-- What this task involves --
Reproduce the following material verbatim, keeping every line unchanged.

Begin

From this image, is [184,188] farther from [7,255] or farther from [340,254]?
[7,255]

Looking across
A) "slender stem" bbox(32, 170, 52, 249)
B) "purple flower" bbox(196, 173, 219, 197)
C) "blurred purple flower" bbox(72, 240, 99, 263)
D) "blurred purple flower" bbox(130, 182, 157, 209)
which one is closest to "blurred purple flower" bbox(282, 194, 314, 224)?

End

-- Response to the exercise --
From this image, is [184,188] farther from [7,255] or farther from [340,254]?
[7,255]

Looking across
A) "slender stem" bbox(32, 170, 52, 249)
B) "purple flower" bbox(196, 173, 219, 197)
C) "blurred purple flower" bbox(72, 240, 99, 263)
D) "blurred purple flower" bbox(130, 182, 157, 209)
which one is closest to "blurred purple flower" bbox(282, 194, 314, 224)?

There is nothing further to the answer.